All dollar bond countries in Africa now rated junk

- Bloomberg

EVERY African nation that has sold dollar debt now has at least one junk rating, but it would be hard to tell by looking at the bond market.

The average yield on sovereign Eurobonds in Africa has hovered near the lowest level in two years this month, according to a Standard Bank Group index, even after Moody’s Investors Service cut Namibia to below investment grade on August 11. The world’s biggest producer of marine diamonds had been the continent’s only dollar-bond issuer without a junk rating.

A low interest rate environmen­t in the developed world has encouraged investors to look past the problems plaguing African economies, including low commodity prices, dollar shortages in some of them and rising political tension in others.

“The dynamics around African Eurobonds are mostly driven by external rather than domestic factors,” said Ronak Gopaldas, a Johannesbu­rg-based Africa strategist at FirstRand’s Rand Merchant Bank. “Since late 2014, the continent’s economic fortunes have declined due to the combinatio­n of bad luck and own goals.”

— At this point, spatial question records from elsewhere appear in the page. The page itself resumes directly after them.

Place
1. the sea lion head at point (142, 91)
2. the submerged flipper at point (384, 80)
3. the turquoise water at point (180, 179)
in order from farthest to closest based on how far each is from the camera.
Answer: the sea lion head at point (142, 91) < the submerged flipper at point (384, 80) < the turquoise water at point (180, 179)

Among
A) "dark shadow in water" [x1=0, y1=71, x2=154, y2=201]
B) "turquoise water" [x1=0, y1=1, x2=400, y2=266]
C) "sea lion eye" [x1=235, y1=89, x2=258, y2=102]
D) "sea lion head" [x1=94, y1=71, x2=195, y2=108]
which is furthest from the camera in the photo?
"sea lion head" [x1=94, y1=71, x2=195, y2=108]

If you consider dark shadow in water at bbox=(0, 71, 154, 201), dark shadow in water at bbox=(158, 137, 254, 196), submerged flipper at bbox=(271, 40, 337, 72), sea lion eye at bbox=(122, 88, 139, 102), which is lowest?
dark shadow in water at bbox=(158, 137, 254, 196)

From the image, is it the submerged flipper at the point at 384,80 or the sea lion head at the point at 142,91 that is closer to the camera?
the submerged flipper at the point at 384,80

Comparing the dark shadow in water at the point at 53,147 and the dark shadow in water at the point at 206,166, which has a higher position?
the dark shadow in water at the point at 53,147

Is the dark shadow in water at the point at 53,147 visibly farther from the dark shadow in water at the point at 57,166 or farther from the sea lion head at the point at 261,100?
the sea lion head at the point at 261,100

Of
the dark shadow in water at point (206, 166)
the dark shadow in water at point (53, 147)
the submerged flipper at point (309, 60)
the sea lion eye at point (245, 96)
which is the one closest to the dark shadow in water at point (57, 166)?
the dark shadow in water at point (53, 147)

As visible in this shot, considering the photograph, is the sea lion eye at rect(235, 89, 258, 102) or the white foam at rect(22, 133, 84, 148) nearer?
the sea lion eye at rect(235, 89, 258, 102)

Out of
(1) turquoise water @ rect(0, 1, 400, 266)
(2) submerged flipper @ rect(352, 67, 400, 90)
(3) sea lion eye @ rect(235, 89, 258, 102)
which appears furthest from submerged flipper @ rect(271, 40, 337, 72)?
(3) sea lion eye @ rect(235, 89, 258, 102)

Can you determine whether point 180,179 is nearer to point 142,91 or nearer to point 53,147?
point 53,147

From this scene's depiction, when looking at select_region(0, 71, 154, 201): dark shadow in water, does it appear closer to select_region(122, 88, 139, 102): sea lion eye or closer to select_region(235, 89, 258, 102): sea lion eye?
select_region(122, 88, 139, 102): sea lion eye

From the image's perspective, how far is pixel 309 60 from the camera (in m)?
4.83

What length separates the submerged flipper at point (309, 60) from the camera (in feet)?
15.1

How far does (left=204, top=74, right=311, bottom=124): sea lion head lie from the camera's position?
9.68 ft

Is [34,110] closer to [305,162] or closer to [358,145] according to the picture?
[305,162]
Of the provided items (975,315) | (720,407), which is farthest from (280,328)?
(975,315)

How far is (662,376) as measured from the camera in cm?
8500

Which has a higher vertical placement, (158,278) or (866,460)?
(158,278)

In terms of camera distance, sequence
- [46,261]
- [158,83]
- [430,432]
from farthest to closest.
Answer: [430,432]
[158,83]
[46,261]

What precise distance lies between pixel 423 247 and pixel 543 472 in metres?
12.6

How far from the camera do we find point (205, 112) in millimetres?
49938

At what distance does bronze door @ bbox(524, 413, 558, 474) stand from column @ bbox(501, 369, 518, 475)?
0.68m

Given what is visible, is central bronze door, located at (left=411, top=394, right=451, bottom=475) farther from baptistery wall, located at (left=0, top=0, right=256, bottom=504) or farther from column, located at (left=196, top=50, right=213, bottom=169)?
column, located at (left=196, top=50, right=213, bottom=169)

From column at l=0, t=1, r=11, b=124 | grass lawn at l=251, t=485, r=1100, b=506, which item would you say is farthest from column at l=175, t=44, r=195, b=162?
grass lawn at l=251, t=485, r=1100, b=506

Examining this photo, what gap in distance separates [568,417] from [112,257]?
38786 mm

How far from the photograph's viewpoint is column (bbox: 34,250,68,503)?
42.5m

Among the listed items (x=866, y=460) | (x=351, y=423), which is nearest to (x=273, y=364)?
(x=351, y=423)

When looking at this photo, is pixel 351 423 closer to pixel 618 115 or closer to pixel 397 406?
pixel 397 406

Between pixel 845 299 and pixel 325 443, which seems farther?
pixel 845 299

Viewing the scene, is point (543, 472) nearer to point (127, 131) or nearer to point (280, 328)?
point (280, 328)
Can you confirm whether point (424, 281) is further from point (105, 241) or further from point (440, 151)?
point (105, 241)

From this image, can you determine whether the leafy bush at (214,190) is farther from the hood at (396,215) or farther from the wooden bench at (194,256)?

Most of the developing world was hit with credit-rating downgrades after the 2014 crash in prices for raw materials, but Africa’s problems have lingered longer. Even as commodity-rich nations such as Brazil and Russia see growth return, the continent’s two biggest economies – Nigeria and South Africa – are shrinking due to scarcity of foreign-exchange in the former and political uncertaint­y in the latter, while Mozambique and the Republic of Congo missed coupon payments this year.

This year alone, countries including Angola, Gabon, South Africa and Tunisia have been downgraded.